_The data_

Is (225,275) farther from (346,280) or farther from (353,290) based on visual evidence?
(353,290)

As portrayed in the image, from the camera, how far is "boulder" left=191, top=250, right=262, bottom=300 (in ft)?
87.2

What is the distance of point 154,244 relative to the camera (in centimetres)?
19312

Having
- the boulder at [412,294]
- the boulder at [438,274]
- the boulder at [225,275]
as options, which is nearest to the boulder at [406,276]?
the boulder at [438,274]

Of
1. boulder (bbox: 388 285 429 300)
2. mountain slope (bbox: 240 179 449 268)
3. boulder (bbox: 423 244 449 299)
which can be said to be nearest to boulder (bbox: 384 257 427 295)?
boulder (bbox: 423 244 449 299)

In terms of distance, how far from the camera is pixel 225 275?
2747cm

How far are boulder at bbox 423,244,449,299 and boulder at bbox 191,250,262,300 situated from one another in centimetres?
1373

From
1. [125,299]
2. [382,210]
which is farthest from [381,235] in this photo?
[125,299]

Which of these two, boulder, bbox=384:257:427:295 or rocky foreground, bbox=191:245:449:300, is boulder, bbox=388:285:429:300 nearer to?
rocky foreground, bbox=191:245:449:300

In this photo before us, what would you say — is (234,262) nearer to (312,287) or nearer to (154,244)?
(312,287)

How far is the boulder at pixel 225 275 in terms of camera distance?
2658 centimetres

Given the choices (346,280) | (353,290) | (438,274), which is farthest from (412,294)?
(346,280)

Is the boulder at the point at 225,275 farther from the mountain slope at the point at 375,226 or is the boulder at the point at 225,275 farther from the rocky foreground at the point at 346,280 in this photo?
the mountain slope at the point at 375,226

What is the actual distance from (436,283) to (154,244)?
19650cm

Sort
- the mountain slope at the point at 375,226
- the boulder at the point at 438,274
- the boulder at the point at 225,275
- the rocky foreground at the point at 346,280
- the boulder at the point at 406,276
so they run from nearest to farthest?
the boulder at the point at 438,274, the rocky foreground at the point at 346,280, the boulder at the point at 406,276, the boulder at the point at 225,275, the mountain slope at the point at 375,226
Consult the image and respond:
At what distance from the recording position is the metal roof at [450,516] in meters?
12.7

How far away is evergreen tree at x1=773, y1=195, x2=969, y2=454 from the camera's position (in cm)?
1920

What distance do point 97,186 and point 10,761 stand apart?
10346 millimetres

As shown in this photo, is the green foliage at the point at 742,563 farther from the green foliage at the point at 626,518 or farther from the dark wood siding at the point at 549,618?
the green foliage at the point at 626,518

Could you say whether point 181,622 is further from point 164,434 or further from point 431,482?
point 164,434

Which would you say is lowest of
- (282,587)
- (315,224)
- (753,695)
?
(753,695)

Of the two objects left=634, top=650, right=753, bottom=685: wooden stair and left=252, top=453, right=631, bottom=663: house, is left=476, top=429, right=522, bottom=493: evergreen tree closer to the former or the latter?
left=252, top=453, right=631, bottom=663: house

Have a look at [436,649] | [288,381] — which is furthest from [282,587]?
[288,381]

_Direction_
Copy out the listing again word for word, starting at the line containing "Consult the image" and ending at the last line of the listing.

_Task result_
Consult the image and respond:
At what distance from the recording position is the metal roof at [450,516] in meters?
12.7

How far away is evergreen tree at x1=773, y1=195, x2=969, y2=454 from the camera's position (in cm)?
1920

What distance do point 97,186 and point 10,761 stand apart?
10346 millimetres

As shown in this photo, is the green foliage at the point at 742,563 farther from the green foliage at the point at 626,518 or farther from the dark wood siding at the point at 549,618?
the green foliage at the point at 626,518

Could you say whether point 181,622 is further from point 164,434 or further from point 431,482?
point 164,434

Which would you say is lowest of
- (282,587)
- (315,224)
- (753,695)
?
(753,695)

Of the two objects left=634, top=650, right=753, bottom=685: wooden stair and left=252, top=453, right=631, bottom=663: house, is left=476, top=429, right=522, bottom=493: evergreen tree closer to the former or the latter?
left=252, top=453, right=631, bottom=663: house

Have a look at [436,649] | [288,381] — which is furthest from [282,587]?
[288,381]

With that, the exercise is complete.